Wednesday, May 27, 2015

The Internet is Not the Answer by Andrew Keen

We live in a world where anyone with a computer can have a platform for their opinion, start a business or download any type of media that they're interest in, often at low or no-cost. But what have been the consequences to people left out of the internet boom? And what lessons can we learn now that the internet has become so tightly integrated into all of our lives? Andrew Keen, the Christopher Hitchens of technology writing, uses his new book The Internet is Not the Answer to act the contrarian to today's full-speed ahead approach to the internet and to ask the important questions that often get pushed aside in our quest for the newest cool thing or the next Google.

The book's backdrop is San Francisco and Silicon Valley, which Keen observes have become increasingly divided been haves, who attend exclusive clubs that claim to cater to all types, and have-nots who live on the streets in front. What concerns Keen beyond the destruction of the middle class that has accompanied the internet economy, as jobs have simply vanished (with desolate Rochester, New York, the home of the dead film industry provided as an example), is the fact that internet "gurus" and their acolytes keep preaching job creation and freedom when evidence points to the demolition of entire industries. While the early history of the internet is based philosophically around a sharing economy, Amazon has accumulated enough power to put retailers out of business and to run modern sweatshops. Meanwhile, Uber is one of the hottest businesses around, and while it has created some jobs it has also put traditional taxi drivers out of work. And what will be the effect when driverless cars appear on the landscape? And are jobs really being created when a successful company like Instagram gets purchased by Facebook for a billion dollars when it has only thirteen full-time employees?

Keen also ponders the new narcissism of the Facebook/Instagram internet "selfie" existence, in which we all become celebrities in our own minds to a small circle of likeminded friends. Paired with a world where online journalism is defined by the self-publishing of Huffington Post while professional newspaper reporting is seemingly slipping into extinction, we have to wonder whether the internet that was supposed to open our world has actually trapped us in boxes in which the only opinions that matter to us are ones that mirror our own and we cease to exist if we are not sharing our faces and location with our friends. Our online lives themselves are becoming commodities for companies offering free services and between our willingness to share everything and a world where the government can potentially track our every online and physical movement, perhaps it's time to take a step back and consider how connected we actually want to be.

Keen even tackles the current "maker" craze, wondering whether the potential for people to create goods in their own homes is just a repeat of previous empty promises of every musician being able to have an equal platform on the internet, when the current situation of music streaming that pays artists almost nothing is much more complicated than originally envisioned. Could 3-D printing mean the end of sweatshops, as fabrics become easy to create in the home, or the end of an industry, displacing thousands of workers? Obviously the answers are not simple but at least someone is asking the questions. However, as the title of the book states, the internet itself is not the answer to anything.
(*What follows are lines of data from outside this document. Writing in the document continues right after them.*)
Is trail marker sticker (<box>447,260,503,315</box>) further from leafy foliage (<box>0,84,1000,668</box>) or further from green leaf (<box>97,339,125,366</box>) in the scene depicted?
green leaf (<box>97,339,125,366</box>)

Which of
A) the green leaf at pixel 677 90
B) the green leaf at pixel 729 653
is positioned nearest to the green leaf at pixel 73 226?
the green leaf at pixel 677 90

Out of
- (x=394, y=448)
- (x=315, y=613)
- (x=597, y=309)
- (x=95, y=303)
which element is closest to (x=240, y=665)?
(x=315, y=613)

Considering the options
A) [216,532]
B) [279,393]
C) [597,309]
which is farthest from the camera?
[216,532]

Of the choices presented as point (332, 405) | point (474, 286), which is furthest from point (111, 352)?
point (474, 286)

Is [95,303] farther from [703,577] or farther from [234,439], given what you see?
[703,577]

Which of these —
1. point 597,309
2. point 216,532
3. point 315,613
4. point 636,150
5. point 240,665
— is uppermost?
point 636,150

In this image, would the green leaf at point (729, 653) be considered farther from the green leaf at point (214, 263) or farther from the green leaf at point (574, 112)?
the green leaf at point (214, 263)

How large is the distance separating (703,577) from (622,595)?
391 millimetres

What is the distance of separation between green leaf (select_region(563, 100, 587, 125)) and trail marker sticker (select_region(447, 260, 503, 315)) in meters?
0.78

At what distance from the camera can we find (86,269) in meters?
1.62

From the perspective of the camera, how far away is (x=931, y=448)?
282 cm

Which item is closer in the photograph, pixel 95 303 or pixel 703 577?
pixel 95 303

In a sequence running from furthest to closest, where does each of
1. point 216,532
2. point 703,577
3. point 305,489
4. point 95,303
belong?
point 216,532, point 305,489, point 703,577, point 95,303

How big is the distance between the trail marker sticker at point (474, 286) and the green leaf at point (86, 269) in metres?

Often The Internet is Not the Answer comes off as a humorless screed but that does not diminish the importance of Keen's writing. As a parent, I have often found myself wondering if the current enthusiasm in STEM education needs to be accompanied by an equal reemphasis of philosophy, ethics and critical thinking, and this book does nothing to change my opinion. In the meantime, this book will certainly get you thinking about the potential societal impact of the next Amazon purchase or Uber ride.